Child Labor Coalition Press Release: The CLC Welcomes the Reintroduction of the Children’s Act for Responsible Employment (CARE Act)

For immediate release: June 17, 2013
Contact: Reid Maki, (202) 207-2820,

Washington, D.C.—The Child Labor Coalition (CLC) applauds Rep. Lucille Roybal-Allard (D-CA) for introducing the Children’s Act for Responsible Employment (CARE), H.R. 2342, on World Day Against Child Labor, June 12th. The legislation would close loopholes that permit children in agriculture to work for wages when they are only age 12 or 13–and sometimes even younger. The bill would also limit hazardous work on farms by workers under the age of 18.

“Agriculture is the only industry governed by labor laws that allow children as young as 12 to work with virtually no restrictions on the number of hours they spend in the fields outside of the school day,” Rep. Roybal-Allard said in a press release this week.  “We need this legislation because we know that agriculture is one of this country’s most dangerous occupations.”

“Children working for wages on farms are exposed to many hazards—farm machinery, heat stroke, and pesticides among them—and they perform back-breaking labor that no child should have to experience,” said CLC co-chair Sally Greenberg, the executive director of the National Consumers League, a consumer advocacy organization that has worked to eliminate abusive child labor since its founding in 1899. “Child farmworkers deserve the same protections that all other American kids enjoy. We applaud Rep. Roybal-Allard’s leadership in introducing CARE.”

AFT Secretary-Treasurer and CLC Co-Chair Lorretta Johnson added that child labor and migration have a profound impact on the education of child farmworkers. “Fifty percent of children who regularly work on farms will not graduate from high school. That is unacceptable,” said Johnson. “Until all children, regardless of where they are born, have the same opportunity to receive an education, we will continue advocating and fighting on their behalf.

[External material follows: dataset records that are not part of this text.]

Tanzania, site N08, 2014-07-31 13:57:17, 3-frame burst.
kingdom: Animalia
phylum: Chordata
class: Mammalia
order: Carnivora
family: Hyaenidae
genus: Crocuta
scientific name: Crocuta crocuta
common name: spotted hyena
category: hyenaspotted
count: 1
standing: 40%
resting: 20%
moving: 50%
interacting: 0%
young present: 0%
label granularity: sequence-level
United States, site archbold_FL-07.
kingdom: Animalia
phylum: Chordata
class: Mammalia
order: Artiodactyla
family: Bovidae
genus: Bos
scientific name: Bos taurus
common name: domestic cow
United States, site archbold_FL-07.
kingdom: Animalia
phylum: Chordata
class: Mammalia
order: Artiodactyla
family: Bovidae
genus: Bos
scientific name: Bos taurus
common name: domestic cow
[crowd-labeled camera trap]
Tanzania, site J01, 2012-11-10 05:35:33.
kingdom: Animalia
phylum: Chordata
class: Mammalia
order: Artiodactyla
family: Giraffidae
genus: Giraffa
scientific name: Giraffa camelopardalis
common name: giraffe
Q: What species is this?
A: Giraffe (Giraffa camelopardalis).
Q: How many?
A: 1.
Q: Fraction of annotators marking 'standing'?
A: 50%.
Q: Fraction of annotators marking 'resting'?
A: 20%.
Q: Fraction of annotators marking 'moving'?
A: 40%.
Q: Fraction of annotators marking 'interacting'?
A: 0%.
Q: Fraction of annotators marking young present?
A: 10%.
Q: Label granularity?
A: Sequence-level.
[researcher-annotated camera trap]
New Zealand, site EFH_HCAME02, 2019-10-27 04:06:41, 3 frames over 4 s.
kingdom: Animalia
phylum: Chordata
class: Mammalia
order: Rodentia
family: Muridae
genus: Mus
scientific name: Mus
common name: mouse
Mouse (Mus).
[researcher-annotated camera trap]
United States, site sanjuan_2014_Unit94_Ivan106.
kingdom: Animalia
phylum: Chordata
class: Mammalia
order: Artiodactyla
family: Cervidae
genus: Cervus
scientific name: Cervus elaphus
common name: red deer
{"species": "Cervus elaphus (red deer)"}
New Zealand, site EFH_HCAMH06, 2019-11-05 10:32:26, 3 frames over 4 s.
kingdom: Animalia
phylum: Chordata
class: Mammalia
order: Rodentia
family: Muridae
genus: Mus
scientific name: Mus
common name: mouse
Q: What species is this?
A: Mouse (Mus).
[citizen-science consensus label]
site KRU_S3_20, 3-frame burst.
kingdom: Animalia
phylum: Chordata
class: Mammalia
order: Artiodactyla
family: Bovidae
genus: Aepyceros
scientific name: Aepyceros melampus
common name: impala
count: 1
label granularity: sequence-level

“In the U.S., approximately 400,000 children are picking the very fruits and vegetables we eat today for low pay and with few protections,” said Norma Flores López, Director of the Children in the Fields Campaign at the Association of Farmworker Opportunity Programs (AFOP) and Chair of the CLC Domestic Issues Committee. “Through the protections offered by the CARE Act, we will ensure that farmworker children can break the cycle of poverty by providing them with healthy, happy childhoods.”

“For too long, children laboring in U.S. agriculture have been denied the protections they deserve to ensure their health and well-being. Too often, kids working on commercial farms are subjected to dangerous, unhealthy, work that’s detrimental to their education and far too often results in harm or even death. The CARE Act would address this problem and give children working on farms the same protections as children working in other industries,” said Bruce Lesley, president of the First Focus Campaign for Children, a bipartisan children’s advocacy organization.

Passage of CARE is a priority of the CLC, whose membership includes many groups that work to protect child farmworkers in the U.S., including AFOP, Farmworker Justice, Human Rights Watch, Migrant Legal Action Program, the National Association of State Directors of Migrant Education, and the National Migrant and Seasonal Head Start Association. The CLC, founded in 1989, has 28 organizational members, including several of America’s largest unions.

In addition to raising the minimum age at which children could work in the field, CARE would establish minimum fines and raise them for employers who violate agricultural child labor laws when those violations lead to serious injury, illness, or death of minors. The legislation would also strengthen regulations that protect minors from pesticide exposure.

The children of farm owners, working on their parents’ farms, will continue to be exempted from US child labor law even if the CARE Act is enacted.